Closed Bug 518516 Opened 15 years ago Closed 13 years ago

Make login manager work with JS generated forms (after pageload)

Categories

(Toolkit :: Password Manager, defect)

defect
Not set
normal

Tracking

()

RESOLVED DUPLICATE of bug 355063

People

(Reporter: Dolske, Unassigned)

References

()

Details

Currently Login Manager performs password autofill by waiting for the DOMContentLoaded event, and processing any forms seen then. This works well for most sites, but some (most notably Digg) have a "login" link that just floats a JS-generated form over the current page. No only do we not autofill that (since the form is created after pageload), but we don't even attach the autocomplete bits to the form.

It would be nice to have content generate events whenever a password field is created (it has a little bit of code already to kickstart loginmgr via notification when the *first* password field is ever created). Login Manager could then hook into that, so it would work on any password field no matter when/how it's created.

This would also allow pwmgr to get out of the main pageload path -- we wouldn't have to look at every page, and could just look at pages with password fields.
In addition to Digg, this should also help with Hotmail / Windows Live login pages.

One idea for implementing this is to observe the creation (well, DOM insertion) of password fields, probably via a new notification fired in nsHTMLFormElement::AddElement(). There's already some old code there for initializing pwmgr.

This has a few other benefits as well... We could toss out the WebProgressListener / DOMContentLoaded code (which monitors the loading of *all* pages), as well as nsLoginManager's fillDocument(). The password field notification would tell us exactly which pages/forms have potential login fields, so password manager can go to sleep until the notification happens.

[Nit: there's also the edge case of changing an existing <input type=text> to type=password, but that could be dealt with separately in a similar manner.]

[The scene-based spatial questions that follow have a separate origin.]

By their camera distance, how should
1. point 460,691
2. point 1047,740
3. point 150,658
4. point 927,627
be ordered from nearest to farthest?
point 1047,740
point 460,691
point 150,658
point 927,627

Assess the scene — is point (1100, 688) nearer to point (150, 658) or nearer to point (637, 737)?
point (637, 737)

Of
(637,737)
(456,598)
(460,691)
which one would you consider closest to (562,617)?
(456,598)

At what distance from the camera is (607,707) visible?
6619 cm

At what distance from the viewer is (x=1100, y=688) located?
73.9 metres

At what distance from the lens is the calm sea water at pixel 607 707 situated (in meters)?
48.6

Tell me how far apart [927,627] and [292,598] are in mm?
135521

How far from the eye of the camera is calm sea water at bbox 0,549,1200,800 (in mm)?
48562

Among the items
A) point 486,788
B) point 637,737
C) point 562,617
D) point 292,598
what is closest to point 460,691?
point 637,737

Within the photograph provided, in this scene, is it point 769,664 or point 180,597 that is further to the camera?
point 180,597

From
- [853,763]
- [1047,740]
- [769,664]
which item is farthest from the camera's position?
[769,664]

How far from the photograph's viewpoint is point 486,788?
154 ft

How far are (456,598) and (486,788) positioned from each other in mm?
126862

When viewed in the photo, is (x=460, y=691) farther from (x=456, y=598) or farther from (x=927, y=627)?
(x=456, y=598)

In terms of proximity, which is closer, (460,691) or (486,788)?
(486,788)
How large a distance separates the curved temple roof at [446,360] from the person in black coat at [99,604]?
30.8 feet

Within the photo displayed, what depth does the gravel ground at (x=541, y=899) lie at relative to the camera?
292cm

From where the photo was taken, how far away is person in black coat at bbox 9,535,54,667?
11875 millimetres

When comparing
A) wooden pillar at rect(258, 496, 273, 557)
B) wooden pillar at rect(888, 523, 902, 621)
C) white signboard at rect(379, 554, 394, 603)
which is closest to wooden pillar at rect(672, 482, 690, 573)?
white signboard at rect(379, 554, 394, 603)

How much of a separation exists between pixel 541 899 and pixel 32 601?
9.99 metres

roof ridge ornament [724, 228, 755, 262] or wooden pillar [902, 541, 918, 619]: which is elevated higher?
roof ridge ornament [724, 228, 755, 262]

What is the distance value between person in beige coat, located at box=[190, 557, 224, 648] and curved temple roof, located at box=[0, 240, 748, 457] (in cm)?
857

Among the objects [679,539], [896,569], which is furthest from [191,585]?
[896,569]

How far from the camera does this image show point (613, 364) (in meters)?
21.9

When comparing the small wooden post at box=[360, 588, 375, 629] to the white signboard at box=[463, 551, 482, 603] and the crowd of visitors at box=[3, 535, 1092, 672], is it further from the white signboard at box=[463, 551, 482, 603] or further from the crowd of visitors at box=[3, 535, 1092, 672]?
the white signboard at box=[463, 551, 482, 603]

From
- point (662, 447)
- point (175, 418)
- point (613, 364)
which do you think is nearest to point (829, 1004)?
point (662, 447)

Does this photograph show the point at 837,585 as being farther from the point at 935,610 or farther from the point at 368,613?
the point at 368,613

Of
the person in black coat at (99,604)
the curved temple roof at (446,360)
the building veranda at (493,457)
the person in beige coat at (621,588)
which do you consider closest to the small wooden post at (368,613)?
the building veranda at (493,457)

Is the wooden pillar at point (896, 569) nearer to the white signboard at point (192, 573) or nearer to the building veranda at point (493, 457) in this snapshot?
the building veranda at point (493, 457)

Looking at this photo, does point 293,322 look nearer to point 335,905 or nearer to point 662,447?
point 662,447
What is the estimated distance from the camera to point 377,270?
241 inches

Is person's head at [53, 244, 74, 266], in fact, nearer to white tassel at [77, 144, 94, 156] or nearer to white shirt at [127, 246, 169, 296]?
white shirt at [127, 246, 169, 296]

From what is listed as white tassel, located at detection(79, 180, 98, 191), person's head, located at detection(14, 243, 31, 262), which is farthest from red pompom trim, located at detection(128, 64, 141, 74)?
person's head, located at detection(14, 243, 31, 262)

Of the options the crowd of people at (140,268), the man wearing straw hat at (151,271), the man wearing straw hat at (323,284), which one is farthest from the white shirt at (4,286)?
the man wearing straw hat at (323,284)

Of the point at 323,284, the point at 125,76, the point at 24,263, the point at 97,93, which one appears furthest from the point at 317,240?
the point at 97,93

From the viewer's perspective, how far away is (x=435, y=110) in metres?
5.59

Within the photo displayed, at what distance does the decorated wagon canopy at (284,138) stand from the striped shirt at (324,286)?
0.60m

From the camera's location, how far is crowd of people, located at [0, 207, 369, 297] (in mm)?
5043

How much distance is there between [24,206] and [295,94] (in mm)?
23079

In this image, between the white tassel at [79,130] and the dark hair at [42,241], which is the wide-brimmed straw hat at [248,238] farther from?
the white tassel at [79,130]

Lastly, I suspect we'll be needing this for Electrolysis. Having content in a separate process means that the current scheme would probably result in a lot of IPC traffic for every page load. By making it event driven, password manager wouldn't need to do anything with a content process until it gets a notification that there's a password field.
Recently some web sites have begun using a light box that pops up to log-in. One such example is http://imageshack.us/ If you click on the log-in link at the upper right, FF's User Name / Password does not work in that case.
An issue with the imageshack site is that the generated login form has no form element, just a set of input elements.  Currently, I believe, the login manager code uses the first text input of the password input's associated form as the username.  What would be the desired behavior here?  Should it use the first unassociated text input in the document?  That would work for imageshack, but I can't see that being reliable.
Oh, and since there is no form, there is no form submission and therefore no way to know when to save the username and password.
http://archives.newyorker.com/ is another example.  I believe there is no form element and the input elements are created by javascript after the page loads.
http://www.officeformac.com/ProductForums/

These things are becoming irritatingly popular.
For imageshack i use Greasemonkey addon: https://addons.mozilla.org/en-US/firefox/addon/greasemonkey/
With this script: http://userscripts.org/scripts/show/100872

Autofills the popup dialog.Crude workaround but atleast gets rid of the annoyance.
No longer blocks: cuts-control
Status: NEW → RESOLVED
Closed: 13 years ago
Resolution: --- → DUPLICATE
As of this date, I'm running the current version of Firefox (20.0.1) in XP-MCE SP3. I'm also experiencing this bug at the Hotmail-Outlook.com-Live.com or WHATEVER IT'S CALLED login page. I was able to use a bookmarklet to get Firefox to remember my user name and password for the site, but despite this they are not filled in automatically. I've heard that this is an issue with the site being a secured website (https) and that there's a hack to make it work. I don't like doing that kind of thing and hope that the FF developers can see their way to fixing this bug.